In the recent Volume 16 online supplement of Alternative Medicine Review in an article titled ” The Concern about B-Vitamins Affecting the Oxidant Effect of Intravenous Ascorbate for Malignancy,” Lamson, et al. presented a summary of in vitro research that indicates B-vitamins interfere with the generation of hydrogen peroxide.[ii] From the paper summary:

“… the anti-tumor effect of high concentration ascorbate performs its function in the interstitial fluid beyond the blood circulation. Ascorbate is converted to superoxide, which proceeds to the hydrogen peroxide believed to be the active agent. Most of the B-vitamins can quench superoxide under some conditions and would presumably lower the concentration of hydrogen peroxide available for anti-malignant action. Therefore a caution seems appropriate against the inclusion of B-vitamins with intravenous ascorbate aimed at tumor cell cytotoxicity. However, this general recommendation based on chemistry cited above needs the support of in vivo studies for certainty.”

Within the last few years the Bastyr University Integrative Oncology Research Center has been performing clinical research on HDIVC, among other projects. Dr Paul Anderson, IVNTP instructor, headed up an analysis regarding the effect of HDIVC infusions on electrolyte balance. The upshot being that we now recommend using only the chloride salts of calcium, magnesium and potassium to balance the large sodium load resulting from the ascorbic acid.
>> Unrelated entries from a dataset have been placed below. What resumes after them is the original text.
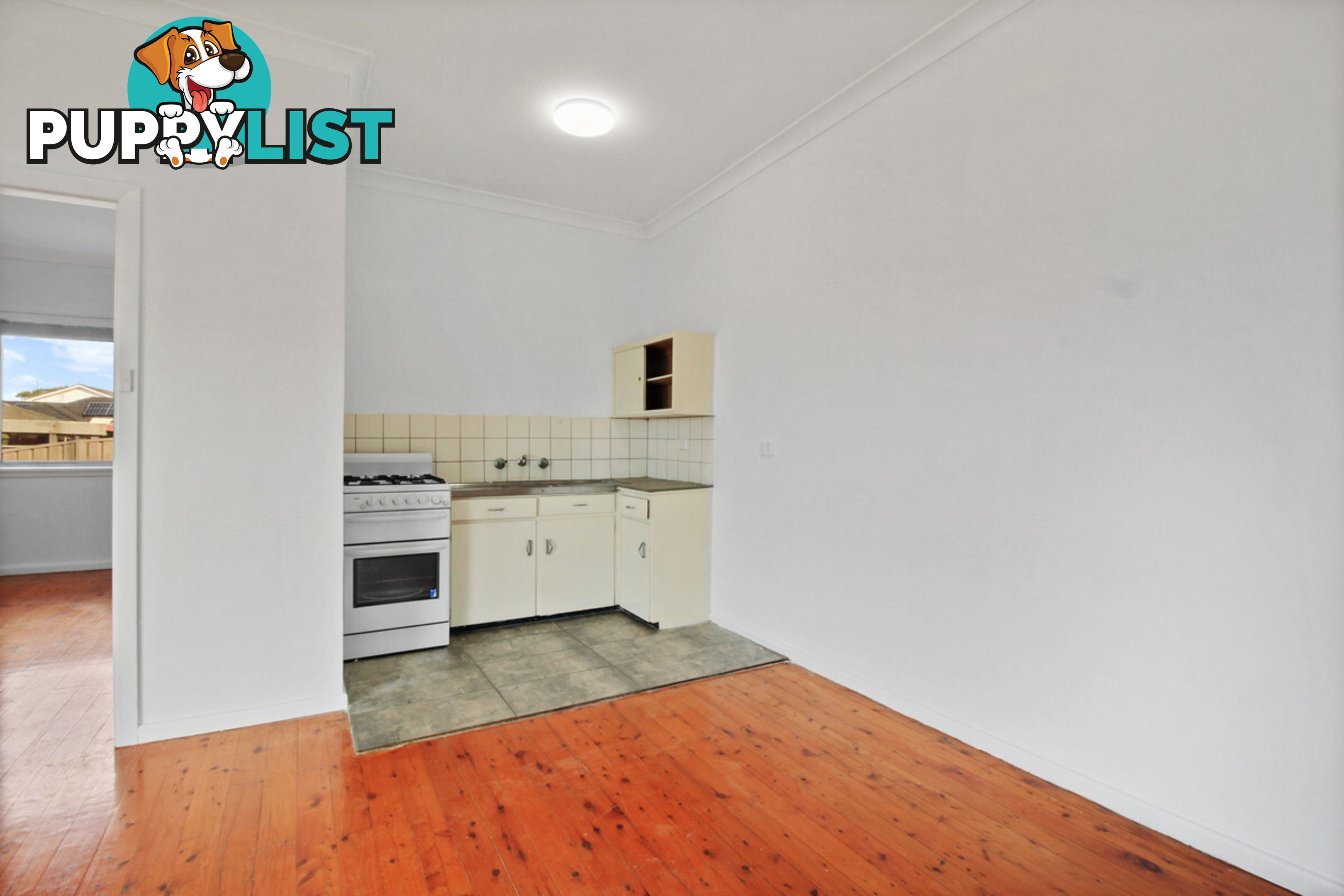 3 16 Kelvin Road Coniston NSW 2500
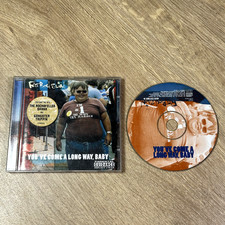 Fatboy Slim - You've Come A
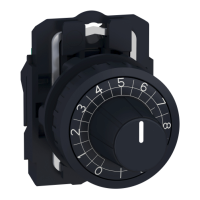 Image Description for https://tedi24.pro/itcmedia/images/20190425/ZB5AD922_SCHNEIDERELECTRIC_4.png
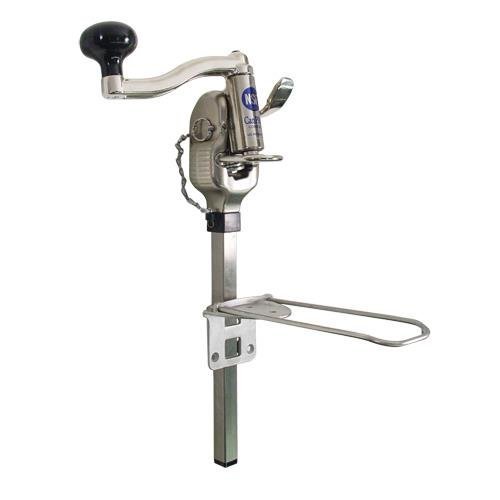 Nemco (56050-1) CanPro Compact Can Opener by Nemco...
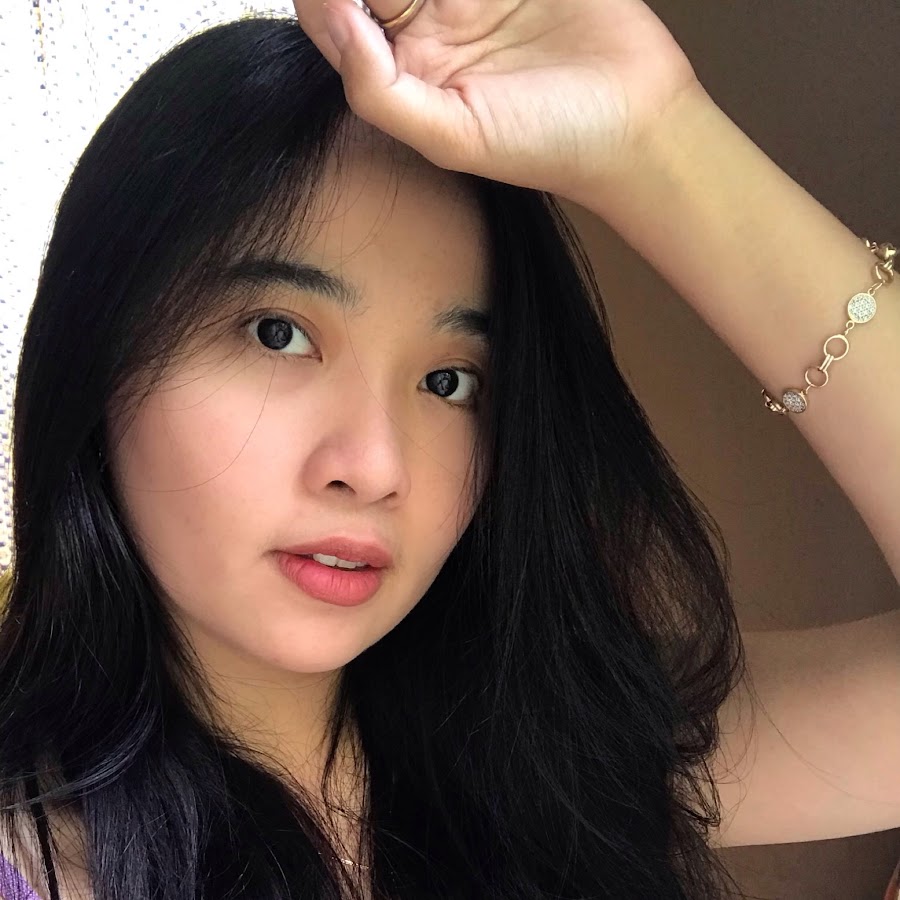 Siska Valentina YouTube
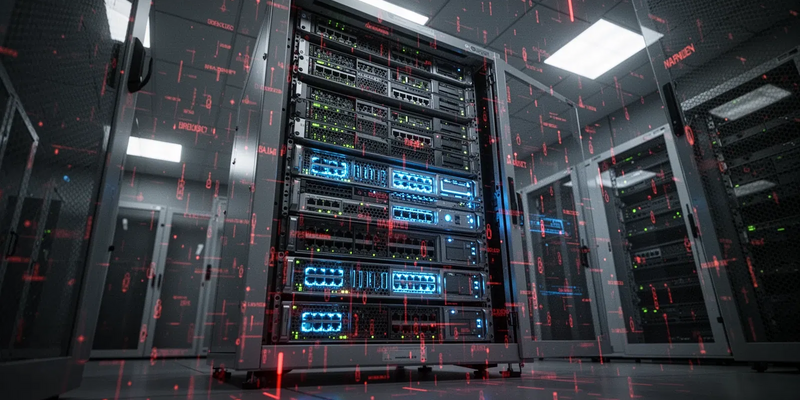 Chinesische Hacker attackieren Singapurs Telekom-Riesen - Foto: über boerse-global.de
Stock ascorbic acid has a pH of about 2, which is much too acid for an IV infusion; the manufacturer buffers the ascorbic acid with sodium hydroxide and sodium bicarbonate, resulting in sodium ascorbate at a pH tolerable for intravenous applications but at the cost of a high sodium concentration. Chloride mineral salts balance the sodium load resulting in less blood electrolyte imbalance. Our two day Clinical Applications and Advanced Topics of IV Nutrient Therapies seminar covers the safe and effective use of HDIVC and dosing of the chloride mineral salts in detail.

[i] Pharmacologic ascorbic acid concentrations selectively kill cancer cells: Action as a pro-drug to deliver hydrogen peroxide to tissues. Proceedings of the National Academy of Sciences2005.102;38:13604-13609

[ii] Lamson DW, Ochi M, Hetherington J. The Concern about B-Vitamins Affecting the Oxidant Effect of Intravenous Ascorbate for Malignancy. Alternative Medicine Review. Volume 16 supplement (ePub), 2011.